1. Create the Configuration
The first step is to define a configuration object that describes your GraphQL resource. For the Open Collective transactions example, we set the endpoint URL, define query parameters, and specify a transformation function to extract the data we need.
from dagster import AssetExecutionContext
from ..factories.graphql import (
GraphQLResourceConfig,
PaginationConfig,
PaginationType,
RetryConfig,
graphql_factory,
)
from ..factories.dlt import dlt_factory
from ..config import DagsterConfig
# Configuration for the main transactions query
config = GraphQLResourceConfig(
name="transactions",
endpoint="https://api.opencollective.com/graphql/v2",
target_type="Query",
target_query="transactions",
max_depth=2, # Limit the introspection depth
parameters={
"type": {
"type": "TransactionType!",
"value": "CREDIT",
},
"dateFrom": {
"type": "DateTime!",
"value": "2024-01-01T00:00:00Z",
},
"dateTo": {
"type": "DateTime!",
"value": "2024-12-31T23:59:59Z",
},
},
pagination=PaginationConfig(
type=PaginationType.OFFSET,
page_size=100,
max_pages=5,
rate_limit_seconds=0.5,
offset_field="offset",
limit_field="limit",
total_count_path="totalCount",
),
exclude=["loggedInAccount", "me"], # Exclude unnecessary fields
transform_fn=lambda result: result["transactions"]["nodes"],
retry=RetryConfig(
max_retries=3,
initial_delay=2.0,
max_delay=30.0,
backoff_multiplier=2.0,
jitter=True,
reduce_page_size=True,
min_page_size=10,
page_size_reduction_factor=0.5,
),
)
For the full GraphQLResourceConfig
spec, see the
source
In this configuration, we define the following fields:
- name: A unique identifier for the dagster asset.

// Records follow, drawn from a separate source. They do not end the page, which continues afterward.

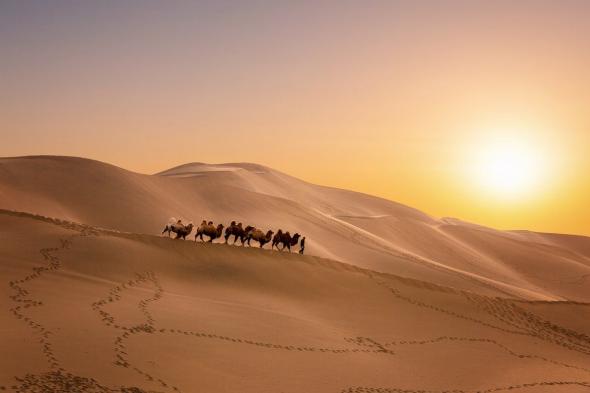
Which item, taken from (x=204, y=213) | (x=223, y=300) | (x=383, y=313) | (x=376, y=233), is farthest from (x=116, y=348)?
(x=376, y=233)

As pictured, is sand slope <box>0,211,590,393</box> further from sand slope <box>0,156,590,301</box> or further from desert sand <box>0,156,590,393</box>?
sand slope <box>0,156,590,301</box>

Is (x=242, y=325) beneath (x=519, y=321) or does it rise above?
beneath

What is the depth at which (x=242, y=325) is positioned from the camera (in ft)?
42.0

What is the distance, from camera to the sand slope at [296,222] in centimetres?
3362

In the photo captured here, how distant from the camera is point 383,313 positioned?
16.3 m

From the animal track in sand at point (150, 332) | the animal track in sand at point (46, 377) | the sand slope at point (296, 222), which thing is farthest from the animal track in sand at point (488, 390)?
the sand slope at point (296, 222)

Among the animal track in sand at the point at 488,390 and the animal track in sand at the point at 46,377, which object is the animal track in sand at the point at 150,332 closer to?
the animal track in sand at the point at 46,377

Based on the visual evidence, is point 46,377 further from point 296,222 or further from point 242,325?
point 296,222

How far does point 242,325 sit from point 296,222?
32.1 meters

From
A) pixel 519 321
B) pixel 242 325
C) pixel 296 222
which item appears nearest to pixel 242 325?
pixel 242 325

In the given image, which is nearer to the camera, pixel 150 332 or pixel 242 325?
pixel 150 332

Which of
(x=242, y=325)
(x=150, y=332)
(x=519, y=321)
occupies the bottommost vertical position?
(x=150, y=332)

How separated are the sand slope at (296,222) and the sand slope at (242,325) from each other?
41.1 feet

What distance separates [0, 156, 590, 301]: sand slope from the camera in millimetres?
33625
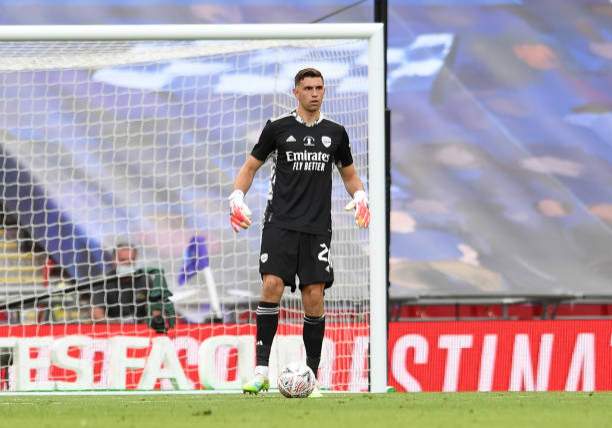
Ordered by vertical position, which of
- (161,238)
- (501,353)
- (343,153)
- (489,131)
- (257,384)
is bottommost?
(501,353)

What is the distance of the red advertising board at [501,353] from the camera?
1045cm

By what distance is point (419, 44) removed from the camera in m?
16.4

- endpoint: The URL of the GraphQL API.
- target_type: The GraphQL type containing the target query (usually "Query").
- target_query: The name of the query to execute.
- max_depth: The maximum depth of the introspection query. This will generate a query that explores all fields recursively up to this depth.

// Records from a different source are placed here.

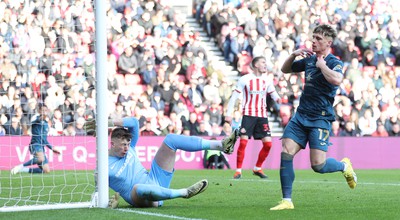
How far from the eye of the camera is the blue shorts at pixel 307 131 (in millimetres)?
10281

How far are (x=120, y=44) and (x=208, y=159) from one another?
3907mm

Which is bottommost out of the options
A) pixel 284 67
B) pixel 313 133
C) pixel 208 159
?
pixel 208 159

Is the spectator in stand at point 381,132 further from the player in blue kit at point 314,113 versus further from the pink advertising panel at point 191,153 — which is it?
the player in blue kit at point 314,113

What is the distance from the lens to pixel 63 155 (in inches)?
849

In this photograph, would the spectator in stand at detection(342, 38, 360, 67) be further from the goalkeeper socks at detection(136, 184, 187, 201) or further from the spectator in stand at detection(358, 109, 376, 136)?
the goalkeeper socks at detection(136, 184, 187, 201)

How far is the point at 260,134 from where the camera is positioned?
17.9 meters

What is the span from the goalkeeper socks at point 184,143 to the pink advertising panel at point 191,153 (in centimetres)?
957

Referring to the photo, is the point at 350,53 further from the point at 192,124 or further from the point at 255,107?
the point at 255,107

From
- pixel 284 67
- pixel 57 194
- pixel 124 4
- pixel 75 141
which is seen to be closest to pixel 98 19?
pixel 284 67

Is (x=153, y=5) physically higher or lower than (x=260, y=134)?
higher

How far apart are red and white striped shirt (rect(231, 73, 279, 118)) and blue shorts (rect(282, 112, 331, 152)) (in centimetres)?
752

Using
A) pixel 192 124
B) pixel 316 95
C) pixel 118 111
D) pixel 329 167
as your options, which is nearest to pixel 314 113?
pixel 316 95

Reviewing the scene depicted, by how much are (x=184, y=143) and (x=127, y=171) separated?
0.69m

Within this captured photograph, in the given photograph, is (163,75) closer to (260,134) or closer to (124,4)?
(124,4)
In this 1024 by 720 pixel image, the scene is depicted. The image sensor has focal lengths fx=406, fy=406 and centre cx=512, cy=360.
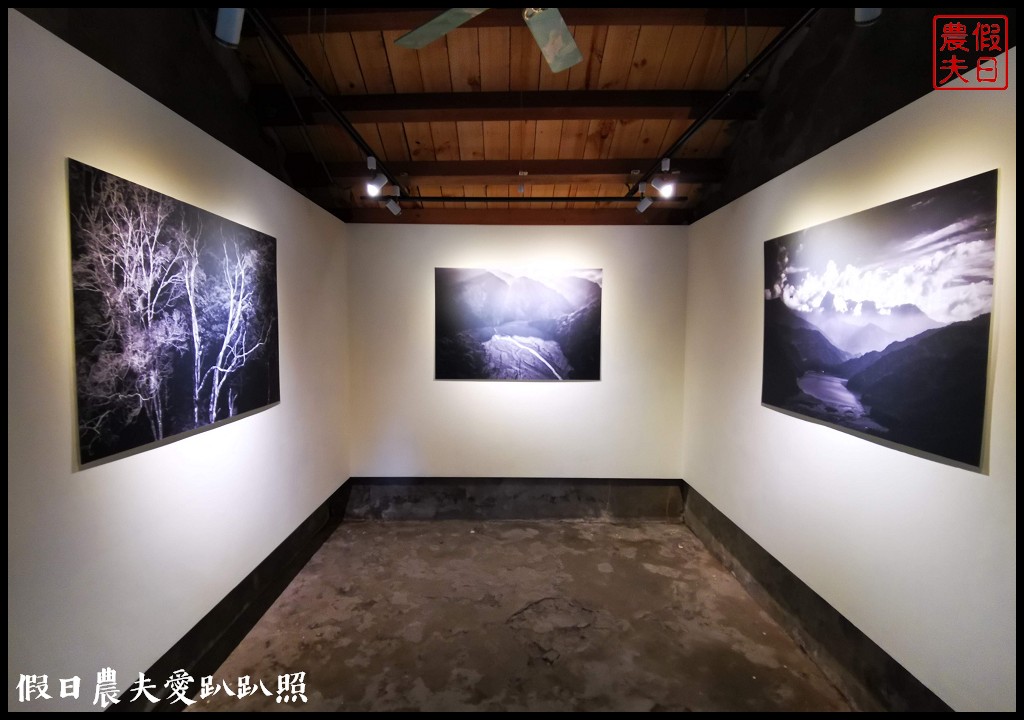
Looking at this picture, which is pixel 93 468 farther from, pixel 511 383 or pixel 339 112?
pixel 511 383

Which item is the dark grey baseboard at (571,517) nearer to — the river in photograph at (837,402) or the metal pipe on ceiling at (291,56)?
the river in photograph at (837,402)

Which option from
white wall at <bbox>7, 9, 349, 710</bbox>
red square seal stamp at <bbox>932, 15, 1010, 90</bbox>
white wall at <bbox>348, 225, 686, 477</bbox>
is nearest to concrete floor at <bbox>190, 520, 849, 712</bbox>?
white wall at <bbox>7, 9, 349, 710</bbox>

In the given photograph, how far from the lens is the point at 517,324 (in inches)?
163

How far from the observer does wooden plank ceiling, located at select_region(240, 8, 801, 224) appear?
98.0 inches

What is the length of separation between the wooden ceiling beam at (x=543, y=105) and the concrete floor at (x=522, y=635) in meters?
3.48

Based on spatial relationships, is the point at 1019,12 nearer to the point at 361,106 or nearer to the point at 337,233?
the point at 361,106

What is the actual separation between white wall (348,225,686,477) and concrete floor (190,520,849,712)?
2.81 ft

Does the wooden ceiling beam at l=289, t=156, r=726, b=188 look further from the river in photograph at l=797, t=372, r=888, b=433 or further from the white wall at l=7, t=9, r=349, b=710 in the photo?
the river in photograph at l=797, t=372, r=888, b=433

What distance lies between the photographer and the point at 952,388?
1.62 meters

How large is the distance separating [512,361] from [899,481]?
9.67ft

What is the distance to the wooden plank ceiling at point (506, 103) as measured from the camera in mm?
2490

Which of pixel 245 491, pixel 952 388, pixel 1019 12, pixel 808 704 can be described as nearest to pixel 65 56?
pixel 245 491

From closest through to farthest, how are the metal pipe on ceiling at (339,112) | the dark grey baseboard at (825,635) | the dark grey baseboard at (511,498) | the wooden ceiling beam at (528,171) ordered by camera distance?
the metal pipe on ceiling at (339,112)
the dark grey baseboard at (825,635)
the wooden ceiling beam at (528,171)
the dark grey baseboard at (511,498)

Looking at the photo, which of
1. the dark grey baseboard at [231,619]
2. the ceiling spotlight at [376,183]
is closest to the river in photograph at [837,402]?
the ceiling spotlight at [376,183]
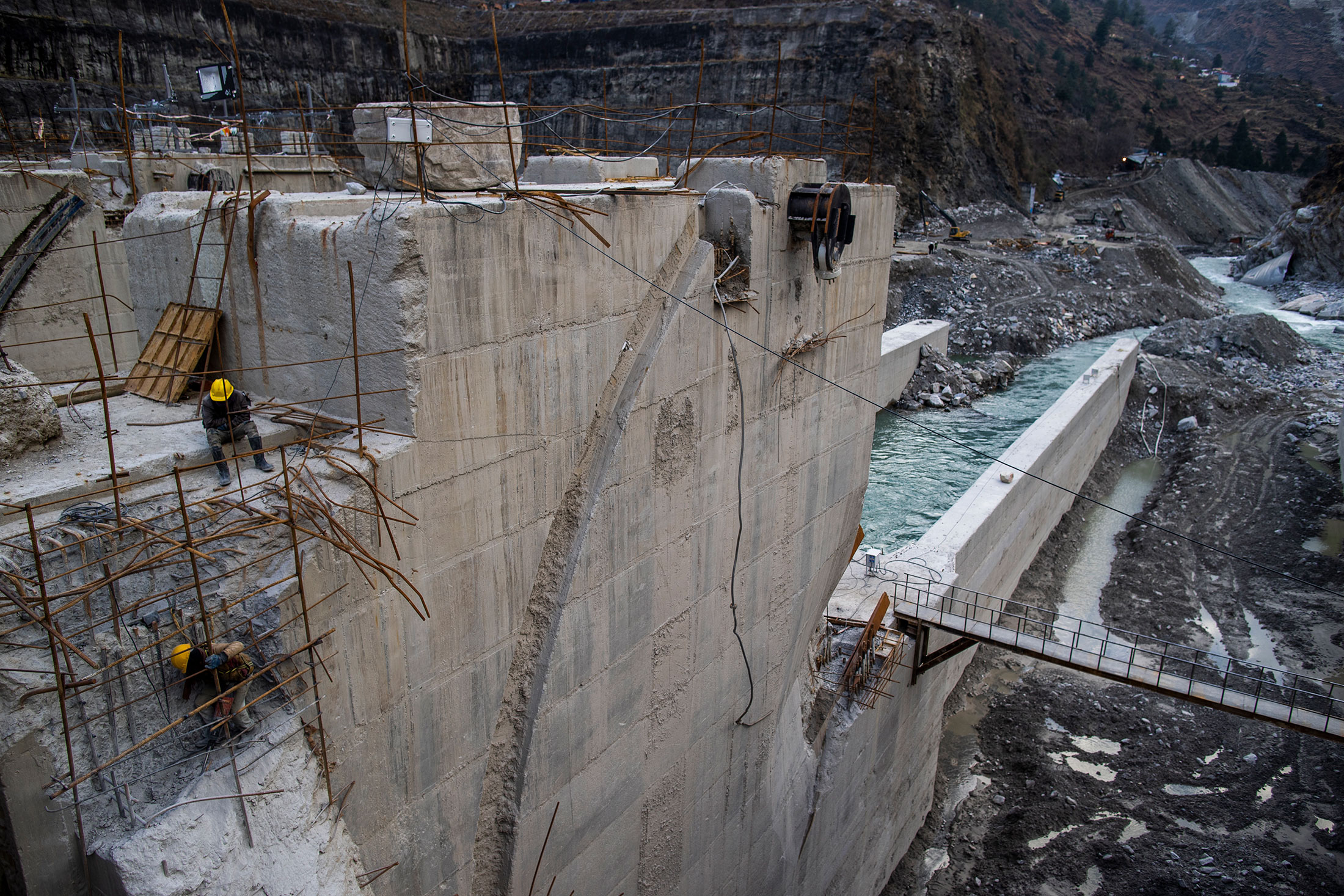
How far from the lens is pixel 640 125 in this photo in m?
46.3

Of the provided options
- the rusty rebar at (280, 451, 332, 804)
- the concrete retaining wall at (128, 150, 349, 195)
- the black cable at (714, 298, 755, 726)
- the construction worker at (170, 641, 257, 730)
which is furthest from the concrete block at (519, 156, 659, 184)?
the construction worker at (170, 641, 257, 730)

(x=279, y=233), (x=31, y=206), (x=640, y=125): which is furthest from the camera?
(x=640, y=125)

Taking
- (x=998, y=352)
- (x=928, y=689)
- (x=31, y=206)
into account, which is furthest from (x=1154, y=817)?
(x=998, y=352)

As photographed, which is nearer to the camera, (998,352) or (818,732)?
(818,732)

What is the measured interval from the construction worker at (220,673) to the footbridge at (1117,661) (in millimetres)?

- parameters: A dictionary of query parameters. The keys are the parameter names, and the values are dictionaries with the parameter type and value.
- pagination: A configuration object that defines how to handle pagination. It includes the pagination type, page size, maximum number of pages to fetch, rate limit in seconds, and the fields used for offset and limit.
- exclude: A list of field names to exclude from the GraphQL schema expansion.
- transform_fn: A function that processes the raw GraphQL response and returns the desired data.
2. Build the Asset with Dependencies
The GraphQL factory now returns a dlt.resource
directly and supports
dependency chaining. You can create assets that depend on the results of other
GraphQL queries:
def fetch_account_details(context: AssetExecutionContext, global_config: DagsterConfig, transaction_data):
"""
Dependency function that fetches account details for each transaction.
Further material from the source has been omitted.